- Developer: Square
- Publisher: Square
- Composer: Nobuo Uematsu
- Platform: Family Computer Disk System
- Release: JP: December 15, 1986;
- Genre: Adventure
- Mode: Single-player

= Suishō no Dragon =

1986 video game

Suishō no Dragon (水晶の龍, suishō no doragon) is a adventure game video game developed and published by Square for the Family Computer Disk System in Japan in 1986.

==Gameplay==
The game plays as a command-style adventure game. The game's interface resembles that of a point-and-click graphic adventure interface for a console. The game made use of visual icons rather than text-based ones to represent various actions, and it featured a cursor that could be moved around the screen using the D-pad to click on the icons and examine parts of the scenery.

==Plot==
The game is set in a science fiction setting, where the main character, Hugh, and his girlfriend Cynthia are traveling in space, but are attacked by a crystal dragon: Hugh escapes with the help of a mysterious woman, but Cynthia is kidnapped. Hugh must find the dragon and save his girlfriend.

==Development==
Many of the game's scenes involve animation, which was a specialty of Square, at the time, and Suishō no Dragon features a variety of drawings, particularly those of girls. Anime artist Gen Sato served as the character designer and illustrator on the staff, and Nippon Sunrise (currently Bandai Namco Filmworks) contributed to the animated parts of the game and also provided animated footage for the games commercial. The year the game came out, 1986, saw the release of Famicom Disk System with cartridges three times the capacity of a ROM cassette and a storage equaling 1 megabyte, which many software developers including Square waited for and then took advantage of, causing the game to come out at the end of the year.

==Reception==
In Famicom Hisshoubon, one reviewer said the game was too difficult and that the quality of its graphics were unbalanced throughout the game. A second reviewer said that the game failed as adventure games require the story to be engaging and the games narrative had too many absurdities occur.

The fake scene, detailed below, reportedly caused a spike in sales for the game. The most iconic scene in the game is the frame where one of the heroines, Cynthia, is depicted standing with her arms spread outwards. This drawing inspired a famous fake game scene created by Family Computer Magazine (Famimaga); a prominent video game magazine published by Tokuma Shoten. The magazine explained that it was possible to start a game of yakyuken (野球拳) with Cynthia using a cheat, though this is not actually possible in the game. An altered screenshot showing the heroine losing her clothes was included alongside the article. This was not done to fool readers, but to test whether the magazine's content was being copied by other game magazines. This fake scene developed popularity on its own, and many users were made aware of this scene even if they had never played the game before.
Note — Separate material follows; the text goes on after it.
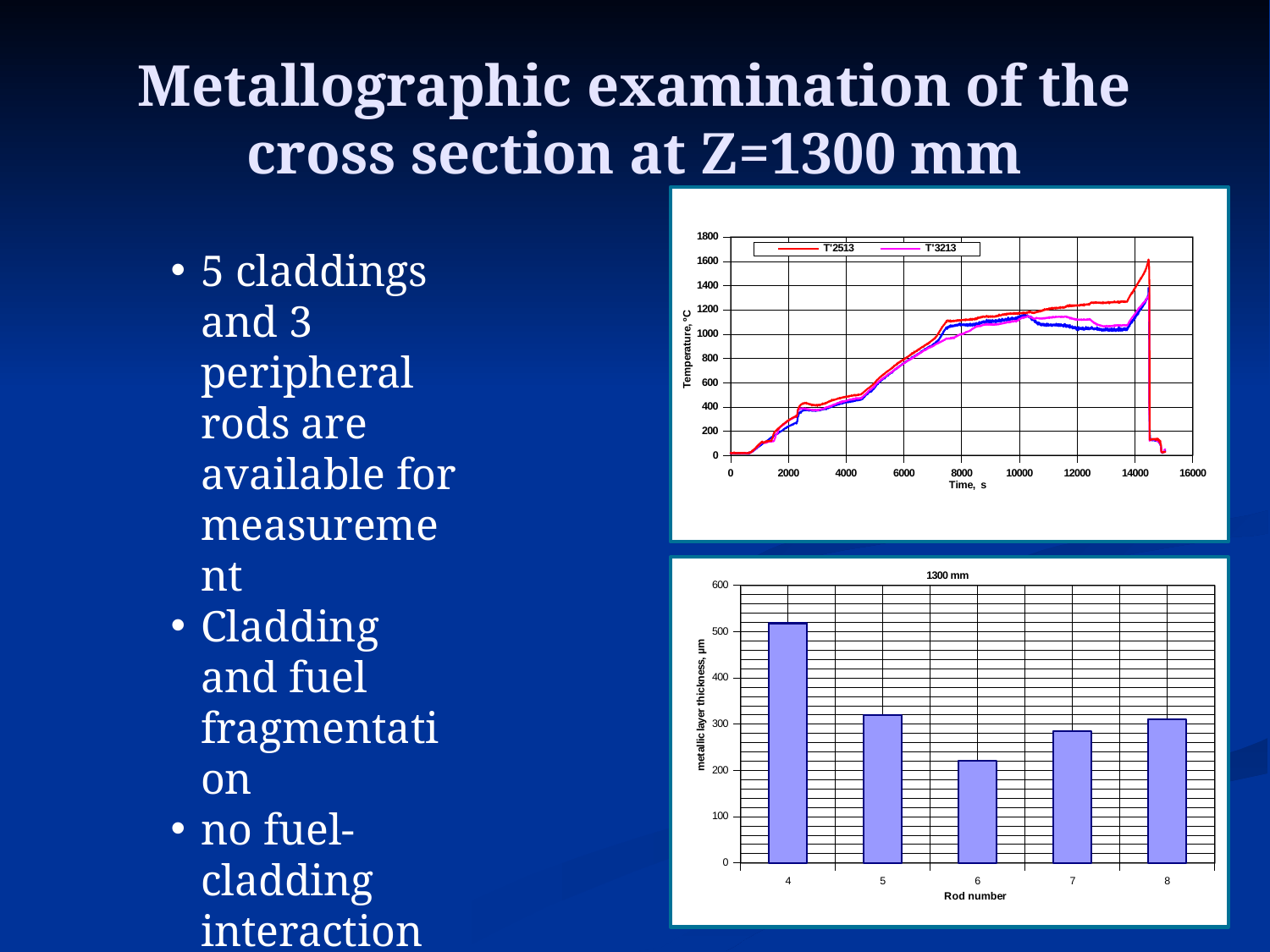
In the bottom chart titled '1300 mm', is the value for rod 8 greater or less than 200? greater What is the y-axis label of the top line chart? Temperature, °C In the top chart, do the temperatures generally rise or fall between 0 and 14000 s? rise In the bottom chart titled '1300 mm', which rod number has the lowest metallic layer thickness? 6 What is the title of the bottom bar chart? 1300 mm In the bottom chart titled '1300 mm', which rod number has the highest metallic layer thickness? 4 How many rod numbers are shown on the x axis of the bottom chart titled '1300 mm'? 5 In the bottom chart titled '1300 mm', is the value for rod 6 greater or less than 300? less What kind of chart is the bottom chart titled '1300 mm'? bar chart In the bottom chart titled '1300 mm', is the value for rod 4 greater or less than 500? greater How many series does the legend of the top temperature chart list? 2 In the bottom chart titled '1300 mm', which has the larger metallic layer thickness, rod 5 or rod 7? rod 5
This phenomenon is described in Kouta Hirano's gag manga, Susume!! Seigaku Dennou Kenkyūbu (進め!!聖学電脳研究部), which was serialized in the Famitsu game magazine. The game's fake sequence was also referenced in the credits of Hyperdimension Neptunia V. Suishō no Dragon was adapted into a manga titled Susume!! Seigaku Dennou Kenkyuubu (進め！！静学電脳研究部, Shiawase no katachi), published in the Gamest Comics collection from April 1999, and drawn by Kouta Hirano.